Union claims employer only paid half of owed compensation
The Canadian Merchant Services Guild filed both an individual and a policy grievance against Algoma Tankers alleging the employer is paying only half of what the collective agreement mandates for bereavement leave.
The grievances arose because of the way Algoma Tankers calculates compensation. The employer operates an inland shipping company on the Great Lakes of Ontario.
Officers at the company work for 30 days on the vessel and 30 days off the vessel.
Wages are calculated as "earnings per day worked." But because employees spend approximately half of their time off the vessels, half of the earnings per day worked are paid out while the employee is on the vessel and the other half is paid out while they are off the vessel.
This allows employees to receive wages every month, even though they are off duty for half the year. The employer and union refer to the actual amount of money paid out as the "calendar day rate paid," which is equal to one-half of the earnings per day worked.
The grievances were filed after Terry Holder, an officer with the company, took bereavement leave. The employer administered the bereavement leave provision on the basis of the calendar day rate paid. Bereavement leave has been administered in this manner as far back as 1998. This is the first time the union has disputed the employer’s interpretation of the bereavement leave.
The union argued Holder’s complaint was the first time an employee had taken issue with the way the employer was administering the leave. The union argued bereavement leave should be administered on the basis of the earnings per day worked.
According to the union, the collective agreement promises to compensate bereaved employees at the "basic rate for time lost." The union asserted it is absurd for the employer to suggest "time lost" would be anything less than the value of the time the employee would have earned if he had been on duty aboard the vessel. In other words, the earnings per day worked.
In Holder’s case, the union asserted he would have worked 120 hours on the vessel if he had not been on bereavement leave.
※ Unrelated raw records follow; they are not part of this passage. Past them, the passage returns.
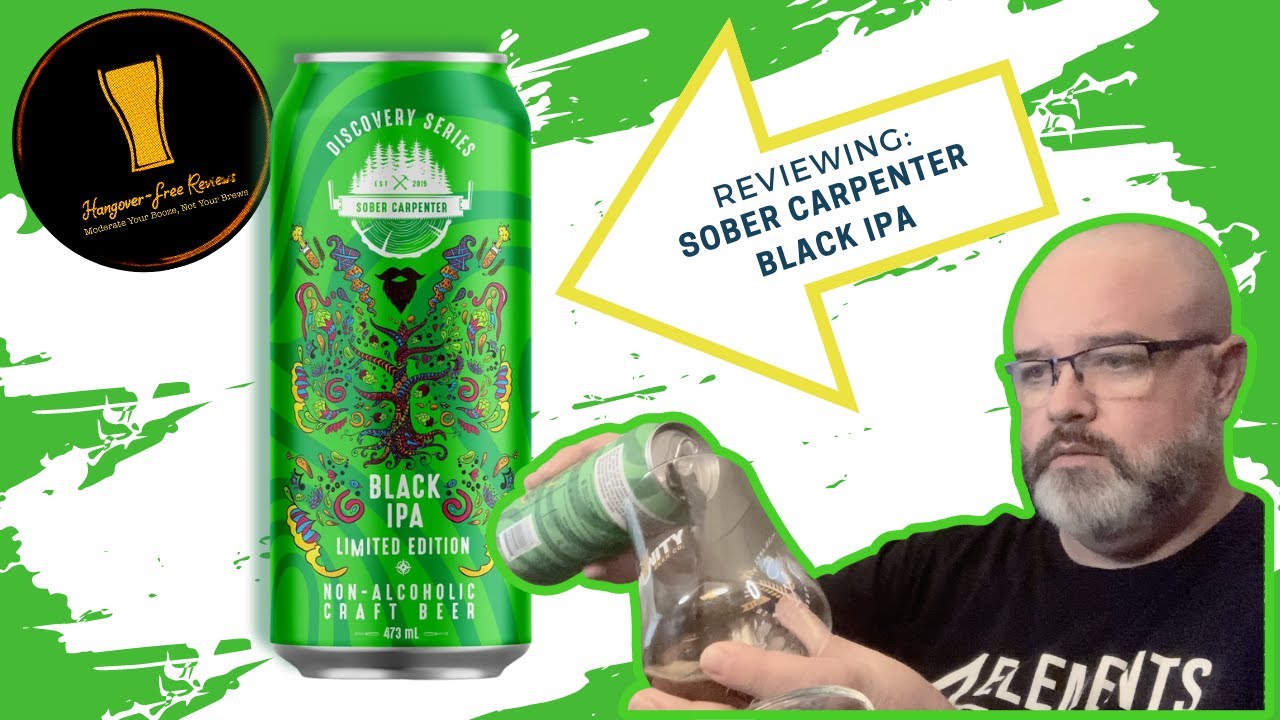 Hangover Free Reviews Episode 29 Sober Carpenter Black IPA! YouTube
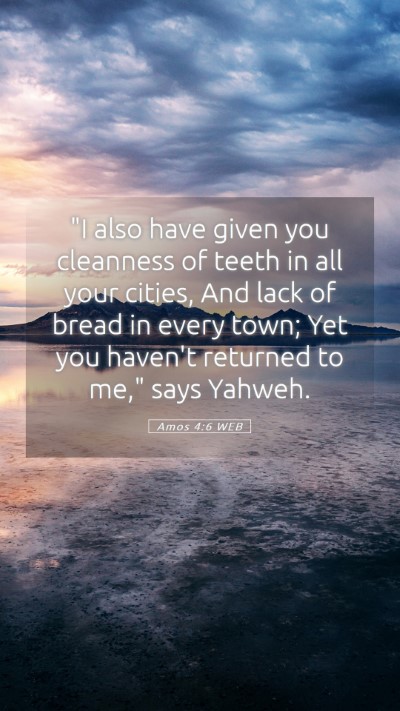 Picture 05 - Amos 4:6 WEB Mobile Phone Wallpaper - 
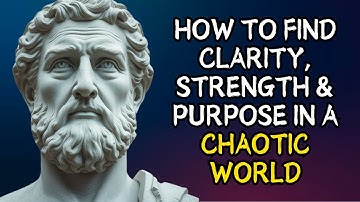 Stoicism for Modern Life: How to Find Clarity, Strength & Purpose in a Chaotic World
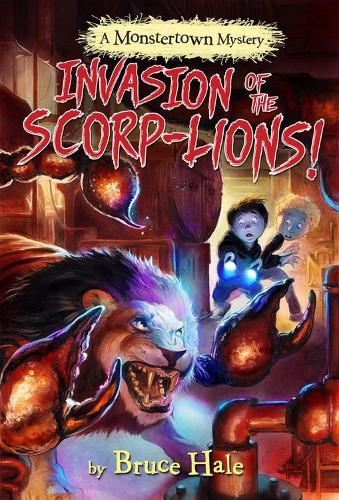 Invasion Of The Scorp-lions (a Monstertown Mystery) (Hardback)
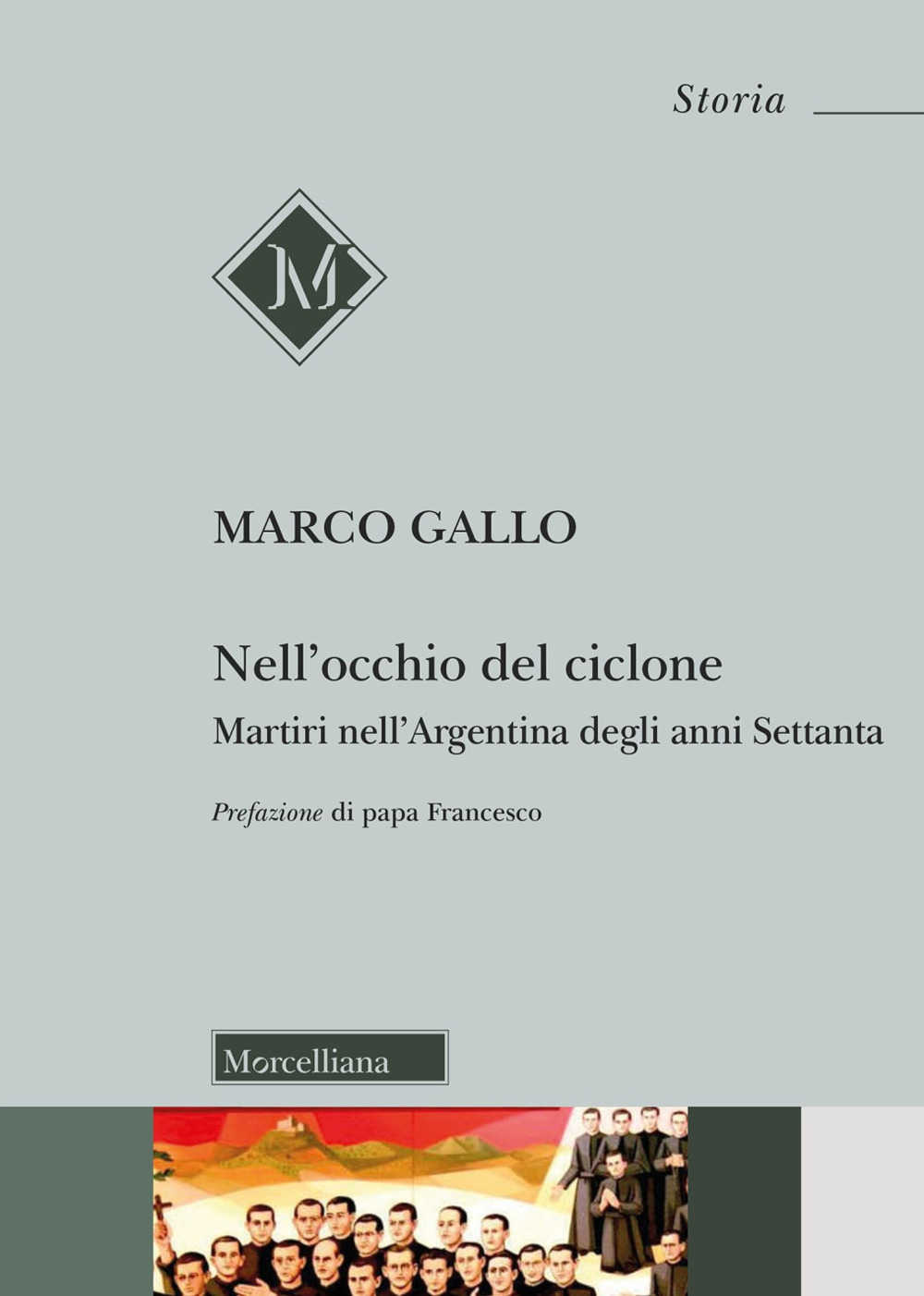 Nell'occhio del ciclone. Martiri nell'Argentina degli anni Settanta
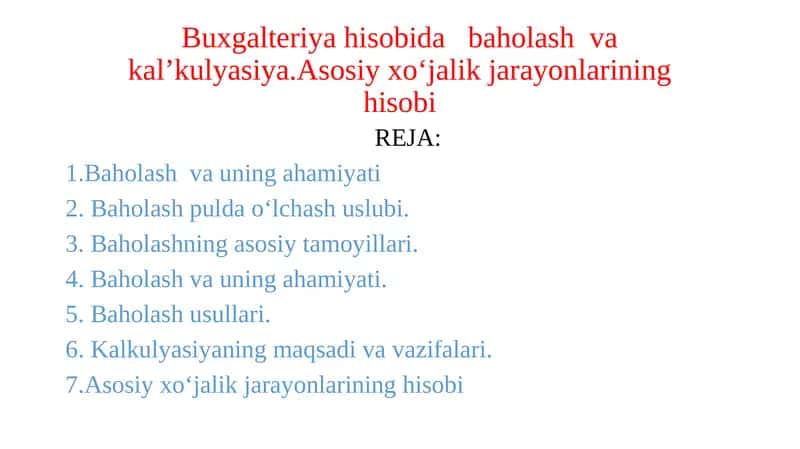 Buxgalteriya hisobida   baholash  va kal’kulyasiya.Asosiy xo‘jalik jarayonlarining hisobi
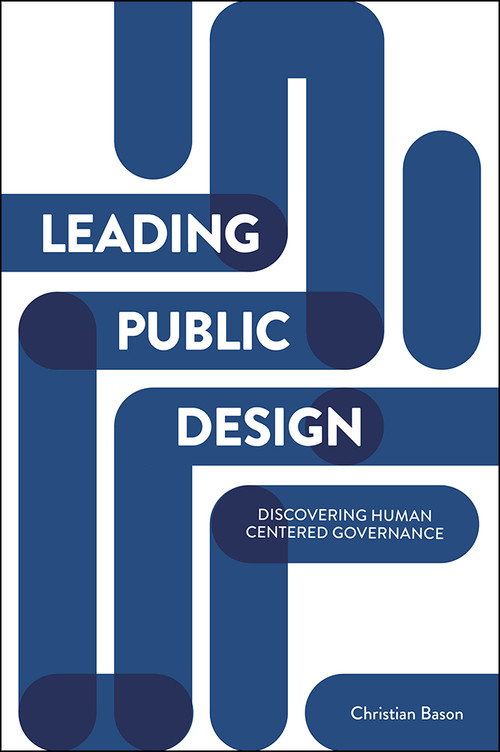 Leading Public Design (Discovering Human-Centred Governance) by Christian Bason, 9781447325581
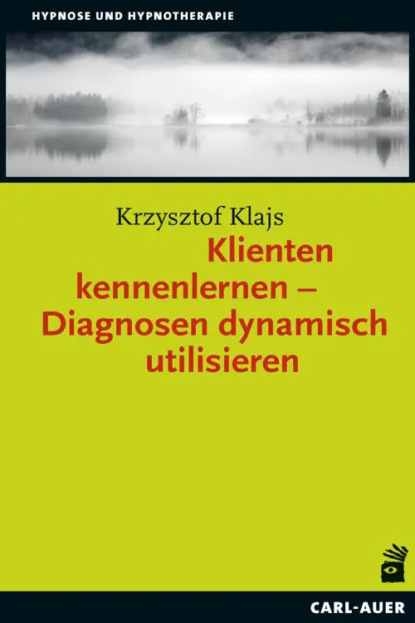 Klienten kennenlernen - Diagnosen dynamisch utilisieren - Krzysztof Klajs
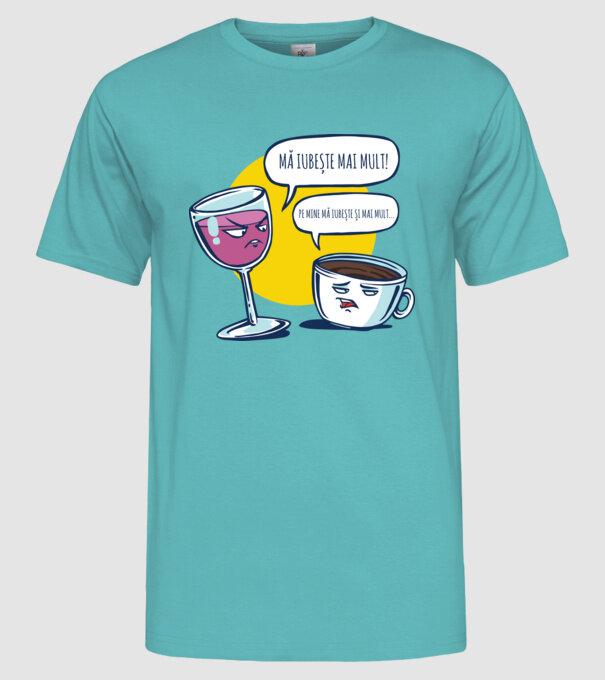 mă iubește mai mult! - pe mine mă iubește și mai mult... model turcoaz pe tricou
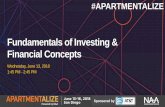 Fundamentals of Investing & Financial Concepts - … · #APARTMENTALIZE #APARTMENTALIZE Fundamentals of Investing & Financial Concepts . Wednesday, June 13, 2018 . 1:45 PM -2:45 PM.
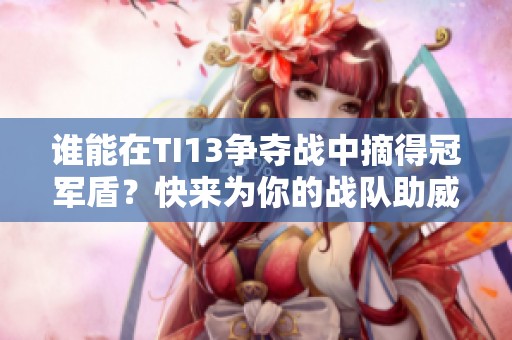 谁能在TI13争夺战中摘得冠军盾？快来为你的战队助威！
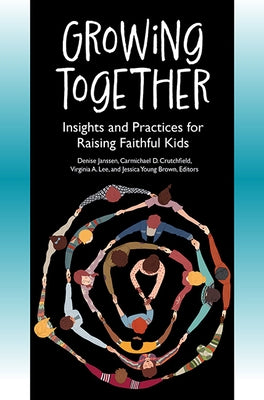 Growing Together: Insights and Practices for Raising Faithful Kids by Janssen, Denise
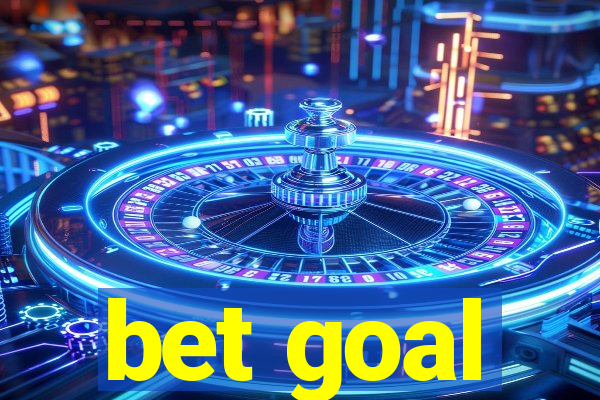 bet goal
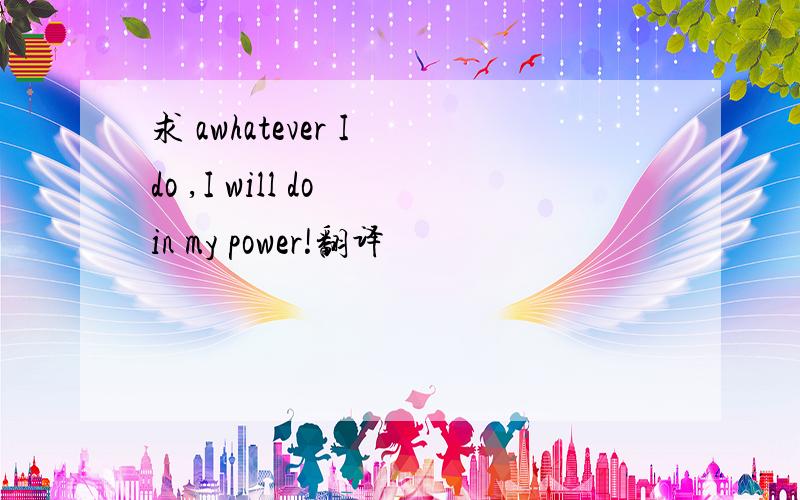 求 awhatever I do ,I will do in my power!翻译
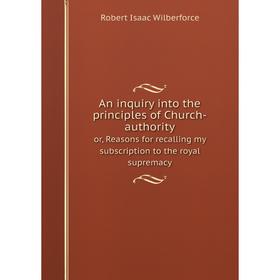 Книга An inquiry into the principles of Church-authority or, Reasons for recalling my subscription to the royal supremacy
Книга An inquiry into the principles of Church-authority or, Reasons for recalling my subscription to the royal supremacy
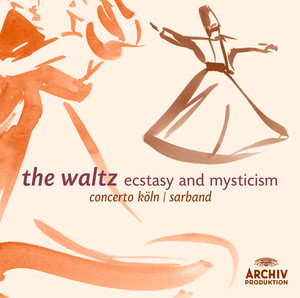 The Waltz: Ecstasy and Mysticism cover
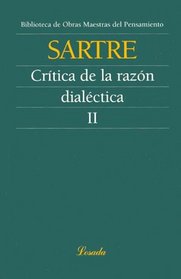 Critica De La Razon Dialectica (Obras Maestras Del Pensamiento)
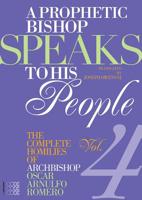 A Prophetic Bishop Speaks to his People (Vol. 4): Volume 4 - Complete Homilies of Oscar Romero 1934996645 Book Cover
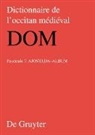Claudia Kraus, Renate Peter, Wolf-Dieter Stempel, Monika Tausend - Dictionnaire de l'occitan médiéval (DOM) - Fasc. 7: ajost-album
However, because of the employer’s application of the leave in keeping with the 30 days on, 30 days off style of compensation, Holder was credited only 60 hours for the leave.
The union requested a declaration that the employer was violating the collective agreement by failing to properly credit employees for the leave and that Holder be credited with the 60 hours he was penalized.
The employer, however, argued nothing in the collective agreement promises employees who are on bereavement leave will be paid the amount he would have earned if he had been on the vessel. The collective agreement references a "base rate" which the employer argued more accurately refers to the calendar day rate employees are consistently paid.
Furthermore, the employer argued the past practice of the parties can be used to resolve any ambiguity.
The union is estopped from asserting this claim, the employer argued, because it has accepted the current administration of bereavement leave over several rounds of bargaining.
Arbitrator Paula Knopf called the collective agreement "unusual" in its dealing with the specific demands of a 30 days on and 30 days off schedule.
Knopf found the union was unaware of the employer’s administration of the bereavement leave as no employee had complained. Therefore, the union was not estopped from seeking enforcement of the collective agreement.
Concerning the payment of the leave itself, Knopf said, "It would be very unusual to see a collective agreement that provided for such leave to be paid at a different rate or lower level than the normal daily earning. Therefore, one would expect to see very clear language to signal that bereavement leave would be paid at a rate different than what one would normally receive during a day of work."
For this reason Knopf found the employer had been — although unintentionally — applying the leave incorrectly.
The employer was directed to compensate employees on future leaves on the basis of their total time lost at the rate of his basic earnings per day worked and Holder’s grievance was upheld.
Reference: Algoma Tankers Limited and the Canadian Merchant Services Guild. Paula Knopf – arbitrator. Wes Newton for the employer, Joanne McMahon for the union. Feb. 4, 2015.